- _Requirement_
Please say how many lines in the entries below hold the string "trap", with no other words.

- _Given entries_
________________

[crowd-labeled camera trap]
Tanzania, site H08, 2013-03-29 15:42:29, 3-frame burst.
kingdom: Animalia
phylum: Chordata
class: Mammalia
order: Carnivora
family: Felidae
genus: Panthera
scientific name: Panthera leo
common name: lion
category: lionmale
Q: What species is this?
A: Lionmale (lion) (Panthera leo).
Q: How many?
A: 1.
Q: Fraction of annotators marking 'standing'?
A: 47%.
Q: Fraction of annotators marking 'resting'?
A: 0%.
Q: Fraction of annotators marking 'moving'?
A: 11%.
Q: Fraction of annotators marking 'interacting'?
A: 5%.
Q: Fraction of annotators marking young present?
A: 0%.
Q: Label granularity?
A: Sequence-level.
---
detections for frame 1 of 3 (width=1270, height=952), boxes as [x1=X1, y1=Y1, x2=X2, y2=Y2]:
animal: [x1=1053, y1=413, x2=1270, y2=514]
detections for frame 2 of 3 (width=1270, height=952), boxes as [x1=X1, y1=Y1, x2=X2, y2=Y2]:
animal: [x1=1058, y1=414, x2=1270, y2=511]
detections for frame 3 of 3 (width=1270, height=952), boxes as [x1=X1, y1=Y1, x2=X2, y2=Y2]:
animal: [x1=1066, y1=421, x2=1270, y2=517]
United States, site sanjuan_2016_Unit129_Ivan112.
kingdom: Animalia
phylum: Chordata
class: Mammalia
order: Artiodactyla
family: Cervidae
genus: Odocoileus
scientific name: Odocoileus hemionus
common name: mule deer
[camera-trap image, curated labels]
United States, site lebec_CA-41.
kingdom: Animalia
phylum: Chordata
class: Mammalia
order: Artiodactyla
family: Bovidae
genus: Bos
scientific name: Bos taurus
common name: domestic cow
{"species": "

________________

- _Task result_
2